O interesse que tenho no trabalho Planisfério está na motivação subjetiva de conhecer o mundo e me aventurar em outras culturas, indo ao encontro do desconhecido.
No plano mais objetivo está relacionado com a quadrícula, divisão de uma superfície em quadrados iguais, cuja origem está provavelmente no planisfério ptolemaico, que usou esta divisão para estabelecer os meridianos, conforme eram vistos na época.
Este método de grade tem sido utilizado, através da história, para ampliação e execução de obras de arte. No caso de pinturas de cavalete era usado para ampliação e transferência de esboços. Também nas quadraturas, que são pinturas murais em afrescos, pintados primeiramente nas igrejas, e posteriormente nos palácios de nobres.

Com a evolução deste procedimento, houve um grande aperfeiçoamento com os jesuítas, que eram grandes geômetras. Eles introduziram equipamentos para transferência de pinturas menores para os grandes formatos, algumas inclusive sobre superfícies convexas.
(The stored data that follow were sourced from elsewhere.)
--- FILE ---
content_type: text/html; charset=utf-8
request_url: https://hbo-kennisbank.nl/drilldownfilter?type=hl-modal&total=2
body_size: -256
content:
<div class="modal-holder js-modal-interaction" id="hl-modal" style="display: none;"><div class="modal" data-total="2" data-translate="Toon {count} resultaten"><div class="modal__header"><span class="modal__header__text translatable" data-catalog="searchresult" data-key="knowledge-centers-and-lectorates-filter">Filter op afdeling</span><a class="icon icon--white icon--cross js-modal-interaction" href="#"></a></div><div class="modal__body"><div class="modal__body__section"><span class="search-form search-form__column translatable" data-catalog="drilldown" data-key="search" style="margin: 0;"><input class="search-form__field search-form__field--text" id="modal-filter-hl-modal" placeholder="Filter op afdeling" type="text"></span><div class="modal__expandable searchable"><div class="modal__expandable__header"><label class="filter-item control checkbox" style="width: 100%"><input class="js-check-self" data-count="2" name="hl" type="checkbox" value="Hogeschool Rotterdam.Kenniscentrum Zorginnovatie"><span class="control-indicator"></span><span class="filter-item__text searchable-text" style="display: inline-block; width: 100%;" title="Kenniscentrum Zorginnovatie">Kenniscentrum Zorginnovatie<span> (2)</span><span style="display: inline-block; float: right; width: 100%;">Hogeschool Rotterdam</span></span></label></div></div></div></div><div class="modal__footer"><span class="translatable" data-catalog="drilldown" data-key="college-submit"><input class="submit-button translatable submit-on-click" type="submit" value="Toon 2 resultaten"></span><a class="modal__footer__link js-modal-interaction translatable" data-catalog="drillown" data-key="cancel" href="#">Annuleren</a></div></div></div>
Alguns jesuítas se dedicaram a pesquisa destes instrumentos e criaram alguns como o de anamorfose cilíndrica inventada por Jacob Leupold (1674-1727), pantógrafo (1631) por Christoph Scheiner, instrumento prospético inventado por Chistoph Grienberger (1561-1636), entre muitos outros.
Dentro de um processo evolutivo de ampliação de imagens e o uso da perspectiva na criação de obras de arte, com a invenção da luz elétrica, muitos outros aparelhos foram inventados. No século XX, podemos citar vários tipos de projetores tais como, retroprojetor, projetor de slides entre outros.
Atualmente com o desenvolvimento tecnológico, os artistas começaram a utilizar o Datashow, que projeta uma imagem fotográfica tirada do real em qualquer dimensão ou a de uma pintura de dimensões menores, pois amplia qualquer tipo de imagem e suporte colocada no computador.